- **Gegeven tekst**:
#####

4.1.1 Het eerste middel is gericht tegen de in 3.2 en 3.3 weergegeven oordelen.
4.1.2 Om de redenen vermeld in de onderdelen 4.65 tot en met 4.69 van de conclusie van de Advocaat-Generaal is er geen beletsel om aan te nemen dat de aan de heffingsambtenaar toegekende bevoegdheid tot het geven van een WOZ-beschikking impliceert dat hij die beschikking bij gebleken onjuistheid ambtshalve kan herzien, mits de belanghebbende door die herziening niet wordt benadeeld. Het middel faalt voor zover het op een ander uitgangspunt berust.

#####

- **Gegevensfragmenten**:

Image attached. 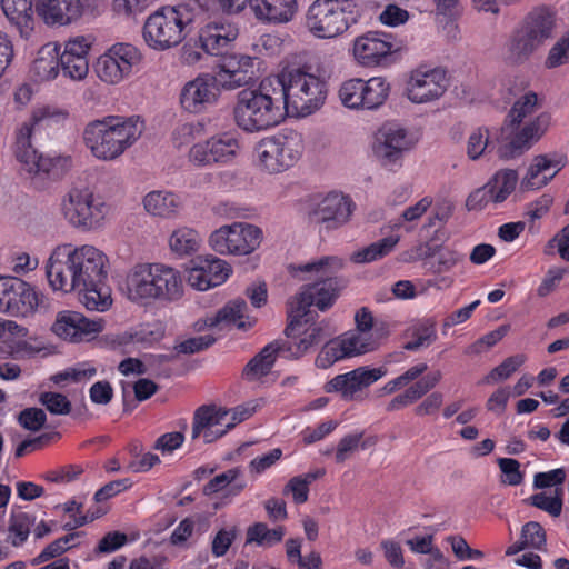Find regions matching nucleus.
<instances>
[{
  "label": "nucleus",
  "mask_w": 569,
  "mask_h": 569,
  "mask_svg": "<svg viewBox=\"0 0 569 569\" xmlns=\"http://www.w3.org/2000/svg\"><path fill=\"white\" fill-rule=\"evenodd\" d=\"M378 347L379 340L373 333L350 330L328 341L316 357L315 363L318 368L327 369L339 360L371 352Z\"/></svg>",
  "instance_id": "nucleus-11"
},
{
  "label": "nucleus",
  "mask_w": 569,
  "mask_h": 569,
  "mask_svg": "<svg viewBox=\"0 0 569 569\" xmlns=\"http://www.w3.org/2000/svg\"><path fill=\"white\" fill-rule=\"evenodd\" d=\"M181 206V198L171 191H151L143 198L144 209L154 217L171 218L179 212Z\"/></svg>",
  "instance_id": "nucleus-39"
},
{
  "label": "nucleus",
  "mask_w": 569,
  "mask_h": 569,
  "mask_svg": "<svg viewBox=\"0 0 569 569\" xmlns=\"http://www.w3.org/2000/svg\"><path fill=\"white\" fill-rule=\"evenodd\" d=\"M59 51L58 42H48L38 50L29 69L33 82L46 83L57 79L61 70Z\"/></svg>",
  "instance_id": "nucleus-35"
},
{
  "label": "nucleus",
  "mask_w": 569,
  "mask_h": 569,
  "mask_svg": "<svg viewBox=\"0 0 569 569\" xmlns=\"http://www.w3.org/2000/svg\"><path fill=\"white\" fill-rule=\"evenodd\" d=\"M214 341L216 338L212 335L192 337L177 343L174 350L178 353L192 355L209 348Z\"/></svg>",
  "instance_id": "nucleus-63"
},
{
  "label": "nucleus",
  "mask_w": 569,
  "mask_h": 569,
  "mask_svg": "<svg viewBox=\"0 0 569 569\" xmlns=\"http://www.w3.org/2000/svg\"><path fill=\"white\" fill-rule=\"evenodd\" d=\"M237 536H238V528L236 526H233L229 529H226V528L220 529L216 533V536L213 537L212 542H211L212 555L217 558L223 557L228 552L230 546L232 545V542L234 541Z\"/></svg>",
  "instance_id": "nucleus-60"
},
{
  "label": "nucleus",
  "mask_w": 569,
  "mask_h": 569,
  "mask_svg": "<svg viewBox=\"0 0 569 569\" xmlns=\"http://www.w3.org/2000/svg\"><path fill=\"white\" fill-rule=\"evenodd\" d=\"M499 468L502 472V483L509 486H518L523 480V475L520 471V463L512 458H499Z\"/></svg>",
  "instance_id": "nucleus-62"
},
{
  "label": "nucleus",
  "mask_w": 569,
  "mask_h": 569,
  "mask_svg": "<svg viewBox=\"0 0 569 569\" xmlns=\"http://www.w3.org/2000/svg\"><path fill=\"white\" fill-rule=\"evenodd\" d=\"M273 79L288 114L307 117L325 103L326 83L301 68L283 69Z\"/></svg>",
  "instance_id": "nucleus-6"
},
{
  "label": "nucleus",
  "mask_w": 569,
  "mask_h": 569,
  "mask_svg": "<svg viewBox=\"0 0 569 569\" xmlns=\"http://www.w3.org/2000/svg\"><path fill=\"white\" fill-rule=\"evenodd\" d=\"M241 144L236 132H222L196 143L189 151V160L199 167L214 163L227 164L240 153Z\"/></svg>",
  "instance_id": "nucleus-16"
},
{
  "label": "nucleus",
  "mask_w": 569,
  "mask_h": 569,
  "mask_svg": "<svg viewBox=\"0 0 569 569\" xmlns=\"http://www.w3.org/2000/svg\"><path fill=\"white\" fill-rule=\"evenodd\" d=\"M143 129L138 117H106L86 126L83 141L97 159L111 161L130 148Z\"/></svg>",
  "instance_id": "nucleus-5"
},
{
  "label": "nucleus",
  "mask_w": 569,
  "mask_h": 569,
  "mask_svg": "<svg viewBox=\"0 0 569 569\" xmlns=\"http://www.w3.org/2000/svg\"><path fill=\"white\" fill-rule=\"evenodd\" d=\"M562 166L561 159L551 158L546 154L535 157L527 174L521 181V188L526 190L542 188L557 174Z\"/></svg>",
  "instance_id": "nucleus-37"
},
{
  "label": "nucleus",
  "mask_w": 569,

#####

- **Uit te voeren taken**:
A: Schrijf het gedeelte van de gegeven tekst van "4.1.1 Het eerste" tot en met "ander uitgangspunt berust." opnieuw, waarbij "heffingsambtenaar" telkens wordt vervangen door "inspecteur".
B: Welke voorwaarde met betrekking tot de belanghebbende stelt de gegeven tekst aan de ambtshalve herziening van een WOZ-beschikking?
C: Geef voor elk van de volgende beweringen aan of zij met de gegeven tekst overeenstemt, en citeer de doorslaggevende woorden uit de tekst.
(i) Het eerste middel is gericht tegen de oordelen die in 3.2 en 3.3 zijn weergegeven.
(ii) De redenen worden vermeld in de onderdelen 4.65 tot en met 4.70 van de conclusie van de Advocaat-Generaal.
(iii) De bevoegdheid tot het geven van een WOZ-beschikking impliceert dat de heffingsambtenaar die beschikking bij gebleken onjuistheid ambtshalve kan herzien.
De rijen vormen afzonderlijk materiaal en houden geen verband met de gegeven tekst.

- **De oplossingen**:
A:
4.1.1 Het eerste middel is gericht tegen de in 3.2 en 3.3 weergegeven oordelen.
4.1.2 Om de redenen vermeld in de onderdelen 4.65 tot en met 4.69 van de conclusie van de Advocaat-Generaal is er geen beletsel om aan te nemen dat de aan de inspecteur toegekende bevoegdheid tot het geven van een WOZ-beschikking impliceert dat hij die beschikking bij gebleken onjuistheid ambtshalve kan herzien, mits de belanghebbende door die herziening niet wordt benadeeld. Het middel faalt voor zover het op een ander uitgangspunt berust.

B: De belanghebbende mag door die herziening niet worden benadeeld.

C:
(i) Ja: "Het eerste middel is gericht tegen de in 3.2 en 3.3 weergegeven oordelen."
(ii) Nee: "in de onderdelen 4.65 tot en met 4.69 van de conclusie van de Advocaat-Generaal"
(iii) Ja: "de aan de heffingsambtenaar toegekende bevoegdheid tot het geven van een WOZ-beschikking impliceert dat hij die beschikking bij gebleken onjuistheid ambtshalve kan herzien"